§ RECORDS TO PROCESS:
▼▼▼

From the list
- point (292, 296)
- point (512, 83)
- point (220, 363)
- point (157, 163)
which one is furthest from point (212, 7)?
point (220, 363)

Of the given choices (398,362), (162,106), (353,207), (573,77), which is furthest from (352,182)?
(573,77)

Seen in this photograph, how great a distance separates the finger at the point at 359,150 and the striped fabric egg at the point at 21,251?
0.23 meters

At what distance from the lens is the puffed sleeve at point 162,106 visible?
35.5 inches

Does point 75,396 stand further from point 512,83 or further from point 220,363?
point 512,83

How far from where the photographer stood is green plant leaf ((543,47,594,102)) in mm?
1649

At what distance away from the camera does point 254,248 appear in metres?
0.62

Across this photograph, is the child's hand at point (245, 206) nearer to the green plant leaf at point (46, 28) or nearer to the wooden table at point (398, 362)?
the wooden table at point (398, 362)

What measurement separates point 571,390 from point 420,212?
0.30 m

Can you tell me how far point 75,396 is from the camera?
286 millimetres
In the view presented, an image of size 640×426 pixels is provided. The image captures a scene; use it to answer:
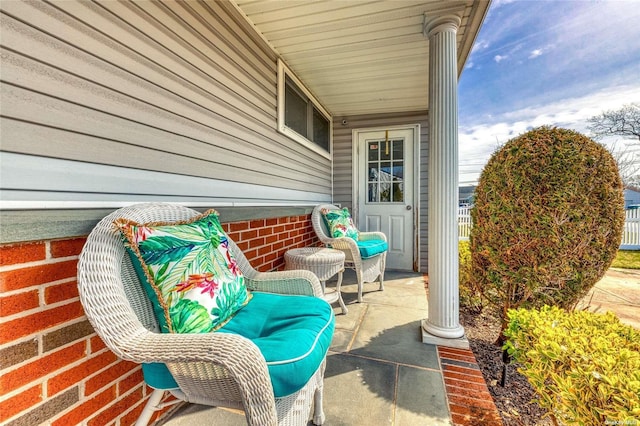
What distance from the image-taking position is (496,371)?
69.4 inches

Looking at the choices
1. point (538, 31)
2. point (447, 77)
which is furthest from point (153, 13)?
point (538, 31)

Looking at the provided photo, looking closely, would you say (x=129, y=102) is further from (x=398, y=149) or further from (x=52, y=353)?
(x=398, y=149)

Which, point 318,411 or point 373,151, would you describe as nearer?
point 318,411

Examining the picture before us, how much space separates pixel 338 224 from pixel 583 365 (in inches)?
92.6

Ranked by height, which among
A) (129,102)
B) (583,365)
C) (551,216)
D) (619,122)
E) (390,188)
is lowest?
(583,365)

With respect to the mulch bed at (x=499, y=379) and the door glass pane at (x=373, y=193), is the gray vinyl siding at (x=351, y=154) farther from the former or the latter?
the mulch bed at (x=499, y=379)

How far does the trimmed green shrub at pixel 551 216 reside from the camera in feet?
5.54

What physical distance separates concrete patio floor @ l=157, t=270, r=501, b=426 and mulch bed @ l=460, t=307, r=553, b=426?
12cm

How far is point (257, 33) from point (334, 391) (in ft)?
8.99

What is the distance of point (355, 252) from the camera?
8.95ft

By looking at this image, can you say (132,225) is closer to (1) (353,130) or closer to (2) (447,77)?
(2) (447,77)

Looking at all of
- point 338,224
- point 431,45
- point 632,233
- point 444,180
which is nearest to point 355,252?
point 338,224

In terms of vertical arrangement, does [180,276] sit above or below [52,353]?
above

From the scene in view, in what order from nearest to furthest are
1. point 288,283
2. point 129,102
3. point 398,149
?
1. point 129,102
2. point 288,283
3. point 398,149
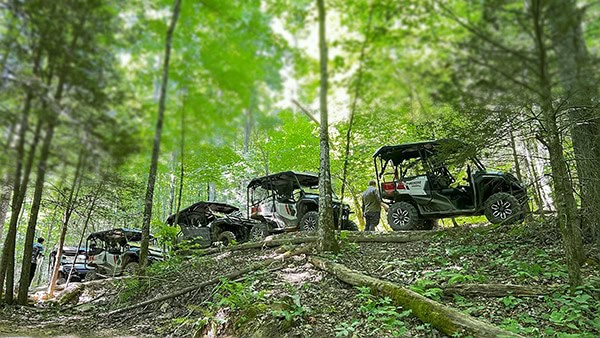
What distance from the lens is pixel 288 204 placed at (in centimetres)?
1056

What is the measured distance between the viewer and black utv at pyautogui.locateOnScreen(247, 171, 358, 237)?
10141mm

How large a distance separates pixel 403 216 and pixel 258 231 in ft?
14.6

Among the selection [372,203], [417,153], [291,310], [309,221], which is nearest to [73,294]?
[309,221]

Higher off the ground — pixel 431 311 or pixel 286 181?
pixel 286 181

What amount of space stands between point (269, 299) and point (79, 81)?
4.40 metres

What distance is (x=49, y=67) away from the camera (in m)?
0.93

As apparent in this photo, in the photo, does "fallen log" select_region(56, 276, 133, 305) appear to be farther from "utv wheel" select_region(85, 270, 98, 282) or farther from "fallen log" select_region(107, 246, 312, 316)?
"utv wheel" select_region(85, 270, 98, 282)

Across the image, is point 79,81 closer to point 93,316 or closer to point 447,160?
point 447,160

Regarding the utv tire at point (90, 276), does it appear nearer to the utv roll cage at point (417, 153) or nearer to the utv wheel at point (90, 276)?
the utv wheel at point (90, 276)

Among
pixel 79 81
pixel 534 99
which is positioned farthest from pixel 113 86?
pixel 534 99

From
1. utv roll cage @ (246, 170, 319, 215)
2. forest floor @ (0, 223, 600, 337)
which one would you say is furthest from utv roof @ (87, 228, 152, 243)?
forest floor @ (0, 223, 600, 337)

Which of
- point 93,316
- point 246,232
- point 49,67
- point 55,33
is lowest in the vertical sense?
point 93,316

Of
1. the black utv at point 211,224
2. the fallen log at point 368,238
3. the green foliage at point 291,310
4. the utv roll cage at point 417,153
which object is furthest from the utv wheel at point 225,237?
the green foliage at point 291,310

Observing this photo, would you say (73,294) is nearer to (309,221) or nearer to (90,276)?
(90,276)
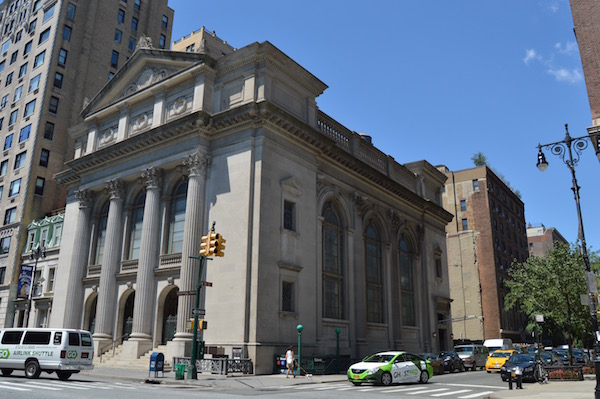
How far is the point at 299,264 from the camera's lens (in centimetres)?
3203

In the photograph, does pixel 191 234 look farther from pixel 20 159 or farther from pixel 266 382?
pixel 20 159

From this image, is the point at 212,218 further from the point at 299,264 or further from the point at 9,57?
the point at 9,57

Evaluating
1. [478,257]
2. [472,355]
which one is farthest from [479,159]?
[472,355]

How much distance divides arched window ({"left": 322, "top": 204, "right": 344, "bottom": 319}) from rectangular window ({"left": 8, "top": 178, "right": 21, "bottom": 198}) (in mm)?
36420

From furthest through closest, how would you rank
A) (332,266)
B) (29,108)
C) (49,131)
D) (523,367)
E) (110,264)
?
(29,108) → (49,131) → (332,266) → (110,264) → (523,367)

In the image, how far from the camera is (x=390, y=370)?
941 inches

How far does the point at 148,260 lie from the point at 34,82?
37242mm

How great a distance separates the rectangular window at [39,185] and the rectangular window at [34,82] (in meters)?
11.3

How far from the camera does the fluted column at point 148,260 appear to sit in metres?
32.2

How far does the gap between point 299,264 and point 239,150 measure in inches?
314

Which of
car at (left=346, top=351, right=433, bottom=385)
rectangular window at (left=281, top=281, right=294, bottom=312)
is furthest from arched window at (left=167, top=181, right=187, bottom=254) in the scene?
car at (left=346, top=351, right=433, bottom=385)

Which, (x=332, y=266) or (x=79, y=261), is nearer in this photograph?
(x=332, y=266)

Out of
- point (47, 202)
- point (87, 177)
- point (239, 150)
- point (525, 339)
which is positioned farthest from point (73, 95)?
point (525, 339)

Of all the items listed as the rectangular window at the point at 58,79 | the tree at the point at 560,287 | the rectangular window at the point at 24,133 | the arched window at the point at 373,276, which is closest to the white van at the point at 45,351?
the arched window at the point at 373,276
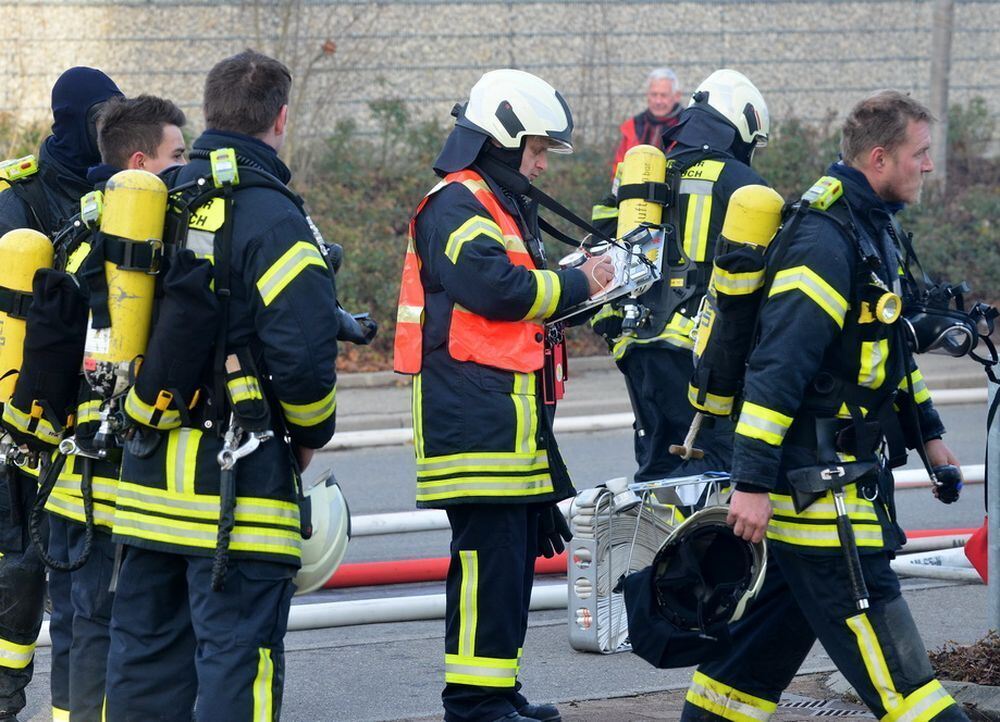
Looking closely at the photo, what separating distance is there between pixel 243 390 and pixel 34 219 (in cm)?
157

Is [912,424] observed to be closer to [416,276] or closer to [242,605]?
[416,276]

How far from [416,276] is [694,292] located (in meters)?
1.98

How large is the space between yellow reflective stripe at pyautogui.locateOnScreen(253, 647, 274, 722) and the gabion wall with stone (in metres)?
13.4

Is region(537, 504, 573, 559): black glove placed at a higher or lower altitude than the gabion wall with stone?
lower

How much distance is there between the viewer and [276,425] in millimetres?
4262

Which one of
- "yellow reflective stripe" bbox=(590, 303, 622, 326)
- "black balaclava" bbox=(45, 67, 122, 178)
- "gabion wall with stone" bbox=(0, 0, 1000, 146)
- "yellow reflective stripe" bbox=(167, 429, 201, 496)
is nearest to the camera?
"yellow reflective stripe" bbox=(167, 429, 201, 496)

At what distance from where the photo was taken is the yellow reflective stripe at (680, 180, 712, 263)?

▲▲▲

§ WHAT IS EXPECTED: Reproduce every row above word for word, leaving out the pictures.

§ FINISHED ANSWER:
From the list
- point (292, 296)
- point (512, 83)
- point (220, 363)
- point (157, 163)
which one is furthest from point (212, 7)?
point (220, 363)

Of the given choices (398,362), (162,106), (353,207), (573,77), which is furthest from (352,182)?
(573,77)

Seen in this photograph, how great a distance separates the finger at the point at 359,150 and the striped fabric egg at the point at 21,251?
0.23 meters

At what distance from the lens is the puffed sleeve at point 162,106 visible?
35.5 inches

Does point 75,396 stand further from point 512,83 or further from point 220,363?
point 512,83

How far from where the photographer stood is green plant leaf ((543,47,594,102)) in mm?
1649

At what distance away from the camera does point 254,248 appear in metres?
0.62

Across this photograph, is the child's hand at point (245, 206) nearer to the green plant leaf at point (46, 28) or nearer to the wooden table at point (398, 362)?
the wooden table at point (398, 362)

What measurement separates point 571,390 from point 420,212?
0.30 m

Can you tell me how far point 75,396 is from the camera?
286 millimetres
In the view presented, an image of size 640×426 pixels is provided. The image captures a scene; use it to answer:
What distance from the image-taking position is (496,371)?
69.4 inches

Looking at the choices
1. point (538, 31)
2. point (447, 77)
which is furthest from point (153, 13)?
point (538, 31)

Looking at the provided photo, looking closely, would you say (x=129, y=102) is further from (x=398, y=149) or further from (x=52, y=353)?
(x=398, y=149)

Which, point 318,411 or point 373,151, would you describe as nearer?
point 318,411

Examining the picture before us, how much space separates pixel 338 224 from pixel 583 365 (in inches)?
92.6

Ranked by height, which among
A) (129,102)
B) (583,365)
C) (551,216)
D) (619,122)
E) (390,188)
is lowest?
(583,365)

With respect to the mulch bed at (x=499, y=379) and the door glass pane at (x=373, y=193), is the gray vinyl siding at (x=351, y=154) farther from the former or the latter?
the mulch bed at (x=499, y=379)

How far does the trimmed green shrub at pixel 551 216 reside from the camera in feet?
5.54

What physical distance separates concrete patio floor @ l=157, t=270, r=501, b=426 and mulch bed @ l=460, t=307, r=553, b=426?
12cm

How far is point (257, 33) from point (334, 391) (in ft)?
8.99

What is the distance of point (355, 252) from the camera?
8.95ft

By looking at this image, can you say (132,225) is closer to (1) (353,130) or closer to (2) (447,77)?
(2) (447,77)

Looking at all of
- point 338,224
- point 431,45
- point 632,233
- point 444,180
which is nearest to point 355,252?
point 338,224

In terms of vertical arrangement, does [180,276] sit above or below [52,353]?
above

From the scene in view, in what order from nearest to furthest are
1. point 288,283
2. point 129,102
3. point 398,149
?
1. point 129,102
2. point 288,283
3. point 398,149
What distance from the lens is pixel 288 204 placed at (in centimetres)?
1056

What is the measured distance between the viewer and black utv at pyautogui.locateOnScreen(247, 171, 358, 237)?
10141mm

How large a distance separates pixel 403 216 and pixel 258 231 in ft?
14.6

Among the selection [372,203], [417,153], [291,310], [309,221], which is nearest to [73,294]?
[309,221]

Higher off the ground — pixel 431 311 or pixel 286 181?
pixel 286 181

What amount of space stands between point (269, 299) and point (79, 81)?
4.40 metres

What distance is (x=49, y=67) away from the camera (in m)?
0.93

As apparent in this photo, in the photo, does "fallen log" select_region(56, 276, 133, 305) appear to be farther from "utv wheel" select_region(85, 270, 98, 282) or farther from "fallen log" select_region(107, 246, 312, 316)?
"utv wheel" select_region(85, 270, 98, 282)

Across the image, is point 79,81 closer to point 93,316 or closer to point 447,160?
point 447,160

Regarding the utv tire at point (90, 276), does it appear nearer to the utv roll cage at point (417, 153) or nearer to the utv wheel at point (90, 276)?
the utv wheel at point (90, 276)

Among
pixel 79 81
pixel 534 99
which is positioned farthest from pixel 113 86?
pixel 534 99

From
1. utv roll cage @ (246, 170, 319, 215)
2. forest floor @ (0, 223, 600, 337)
which one would you say is furthest from utv roof @ (87, 228, 152, 243)?
forest floor @ (0, 223, 600, 337)

Which of
- point 93,316
- point 246,232
- point 49,67
- point 55,33
is lowest in the vertical sense?
point 93,316

Of
1. the black utv at point 211,224
2. the fallen log at point 368,238
3. the green foliage at point 291,310
4. the utv roll cage at point 417,153
which object is furthest from the utv wheel at point 225,237?
the green foliage at point 291,310

Observing this photo, would you say (73,294) is nearer to (309,221) or nearer to (90,276)?
(90,276)
How far is the point at 299,264 from the camera's lens (in centimetres)?
3203

In the photograph, does pixel 191 234 look farther from pixel 20 159 or farther from pixel 266 382?
pixel 20 159

From this image, is the point at 212,218 further from the point at 299,264 or further from the point at 9,57?
the point at 9,57

Evaluating
1. [478,257]
2. [472,355]
which one is farthest from [479,159]?
[472,355]

How much distance divides arched window ({"left": 322, "top": 204, "right": 344, "bottom": 319}) from rectangular window ({"left": 8, "top": 178, "right": 21, "bottom": 198}) (in mm)?
36420

From furthest through closest, how would you rank
A) (332,266)
B) (29,108)
C) (49,131)
D) (523,367)
E) (110,264)
?
(29,108) → (49,131) → (332,266) → (110,264) → (523,367)

In the image, how far from the camera is (x=390, y=370)?
941 inches

How far does the point at 148,260 lie from the point at 34,82?
37242mm

How great a distance separates the rectangular window at [39,185] and the rectangular window at [34,82] (in meters)?
11.3

How far from the camera does the fluted column at point 148,260 appear to sit in metres?
32.2

How far does the gap between point 299,264 and point 239,150 measure in inches?
314

Which of
car at (left=346, top=351, right=433, bottom=385)
rectangular window at (left=281, top=281, right=294, bottom=312)
is furthest from arched window at (left=167, top=181, right=187, bottom=254) in the scene?
car at (left=346, top=351, right=433, bottom=385)

Which, (x=332, y=266) or (x=79, y=261), is nearer in this photograph?
(x=332, y=266)

Out of
- point (47, 202)
- point (87, 177)
- point (239, 150)
- point (525, 339)
which is positioned farthest from point (73, 95)?
point (525, 339)

Of all the items listed as the rectangular window at the point at 58,79 | the tree at the point at 560,287 | the rectangular window at the point at 24,133 | the arched window at the point at 373,276, which is closest to the white van at the point at 45,351?
the arched window at the point at 373,276
Looking closely at the photo, what separating distance is there between pixel 243 390 and pixel 34 219 (in cm)?
157

Is [912,424] observed to be closer to [416,276] or closer to [242,605]?
[416,276]

How far from [416,276] is [694,292] located (in meters)?
1.98

How large is the space between yellow reflective stripe at pyautogui.locateOnScreen(253, 647, 274, 722) and the gabion wall with stone (in metres)?
13.4

Is region(537, 504, 573, 559): black glove placed at a higher or lower altitude than the gabion wall with stone?
lower

How much distance is there between the viewer and [276,425] in millimetres?
4262

Which one of
- "yellow reflective stripe" bbox=(590, 303, 622, 326)
- "black balaclava" bbox=(45, 67, 122, 178)
- "gabion wall with stone" bbox=(0, 0, 1000, 146)
- "yellow reflective stripe" bbox=(167, 429, 201, 496)
is nearest to the camera?
"yellow reflective stripe" bbox=(167, 429, 201, 496)

At what distance from where the photo was taken is the yellow reflective stripe at (680, 180, 712, 263)?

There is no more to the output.